Additional Information:



- The most widely planted grape in Italy is Sangiovese, a high-acid grape with moderate to high tannins, apparent earthiness and subtle fruit. It is thought to have originated in Tuscany and its name, which translates to "blood of Jove," leads historians to believe it may date all the way back to the Etruscan period, though historical mentions only go as far back as the early 1700s. Though planted all over modern Italy, the most significant wines made from Sangiovese still come from Tuscany: Chianti and Brunello di Montalcino. Sangiovese must make up 75% of a blend from the Chianti DOCG t be labeled as such, traditionally allowing for Canaiolo, Trebbiano and Malvasia for the remainder, though more recently small proportions of Cabernet Sauvignon or Merlot have been allowed. In Brunello di Montalcino the wine must be made entirely of Sangiovese. Prugnolo is Montepulciano's name for Sangiovese, and it is used there for the Vino Nobile di Montepulciano wines. In the DOC of Carmignano Sangiovese can be blended with 20% Cabernet Sauvignon. There are also Super Tuscans, IGT wines that blend Sangiovese with large proportions of Cabernet or Merlot. Elsewhere in Italy it is a workhorse grape, though it does find some success (though not the longevity) in the Montefalco and Torgiano wines of Umbria as well as the foundation of Rosso Piceno and a significant element of Rosso Conero from the Marches. Like Nebbiolo, Sangiovese has struggled to find footing outside of Italy, though in recent years California wineries have been having better fortune with grape plantings in the Sierra Foothills/El Dorado County, as well as Sonoma County and the Central Coast.

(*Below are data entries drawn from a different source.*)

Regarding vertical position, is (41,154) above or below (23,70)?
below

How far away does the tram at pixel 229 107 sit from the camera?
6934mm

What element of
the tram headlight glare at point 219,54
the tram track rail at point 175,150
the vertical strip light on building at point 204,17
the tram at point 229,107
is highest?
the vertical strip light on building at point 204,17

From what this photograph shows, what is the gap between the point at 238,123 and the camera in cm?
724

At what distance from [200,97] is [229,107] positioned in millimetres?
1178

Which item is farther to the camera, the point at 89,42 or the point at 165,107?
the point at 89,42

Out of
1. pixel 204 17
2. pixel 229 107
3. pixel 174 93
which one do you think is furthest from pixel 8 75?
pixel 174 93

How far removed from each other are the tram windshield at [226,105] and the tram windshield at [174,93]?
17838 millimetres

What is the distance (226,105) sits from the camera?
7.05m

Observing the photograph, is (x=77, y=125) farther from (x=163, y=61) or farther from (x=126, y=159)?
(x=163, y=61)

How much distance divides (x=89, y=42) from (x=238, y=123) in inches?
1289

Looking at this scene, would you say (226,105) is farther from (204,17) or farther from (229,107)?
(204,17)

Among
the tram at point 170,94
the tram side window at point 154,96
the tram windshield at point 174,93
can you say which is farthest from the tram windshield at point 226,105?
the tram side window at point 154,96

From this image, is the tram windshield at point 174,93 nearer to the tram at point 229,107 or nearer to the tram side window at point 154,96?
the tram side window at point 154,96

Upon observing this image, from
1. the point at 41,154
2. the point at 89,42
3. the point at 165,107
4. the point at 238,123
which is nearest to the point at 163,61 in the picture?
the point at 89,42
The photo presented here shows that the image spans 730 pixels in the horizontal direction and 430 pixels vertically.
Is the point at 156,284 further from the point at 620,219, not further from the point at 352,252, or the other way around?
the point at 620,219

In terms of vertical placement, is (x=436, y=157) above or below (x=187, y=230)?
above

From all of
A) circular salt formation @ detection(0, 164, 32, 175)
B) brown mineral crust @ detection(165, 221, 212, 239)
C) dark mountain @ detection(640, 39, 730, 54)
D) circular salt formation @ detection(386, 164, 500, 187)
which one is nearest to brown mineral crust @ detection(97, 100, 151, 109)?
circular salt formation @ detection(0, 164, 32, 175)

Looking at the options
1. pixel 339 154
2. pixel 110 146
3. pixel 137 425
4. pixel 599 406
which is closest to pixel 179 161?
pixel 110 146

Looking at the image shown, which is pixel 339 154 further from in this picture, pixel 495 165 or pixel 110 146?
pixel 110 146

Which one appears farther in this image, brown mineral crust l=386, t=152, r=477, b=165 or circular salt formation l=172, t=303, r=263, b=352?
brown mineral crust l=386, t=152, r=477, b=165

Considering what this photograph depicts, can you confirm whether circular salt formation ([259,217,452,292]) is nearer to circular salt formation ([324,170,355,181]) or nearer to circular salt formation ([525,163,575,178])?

- Once named Enotria for its abundant vineyards, Italy (thanks to the ancient Greeks and Romans) has had an enormous impact on the wine world. From the shores of Italy, the Romans brought grapes and their winemaking techniques to North Africa, Spain and Portugal, Germany, France, the Danube Valley, the Middle East and even England. Modern Italy, which didn't actually exist as a country until the 1870s, once produced mainly simple, everyday wine. It wasn't until the 1970s that Italy began the change toward quality. The 1980s showed incredible efforts and a lot of experimentation. The 1990s marked the real jump in consistent quality, including excellence in many Region that had been indistinct for ages. The entire Italian peninsula is seeing a winemaking revolution and is now one of the most exciting wine Region in the world.


Specific Appellation:


- Chianti is the most famous wine name in Italy is not the name of a grape but actually a region. Chianti lies in the 35 miles of hills between Florence and Siena, a complex geological region as well as geographically. The extraordinary geography makes grape growing a very challenging feat with multiple exposures and soil types on the same estate. The region comprises 9 different communes not dissimilar to Bordeaux wherein each commune has a particular characteristic that shows in the wine. The wine is made predominantly Sangiovese, the grape must comprise at least 80% of the blend. Chianti Classico is the "classic" region, though many other nearby regions now use the name "Chianti" to make similar wines. The "Gallo Nero" or Black Rooster on many of the Chianti Classico bottles is a private consortium of producers who try and control the direction of production and quality amongst their members.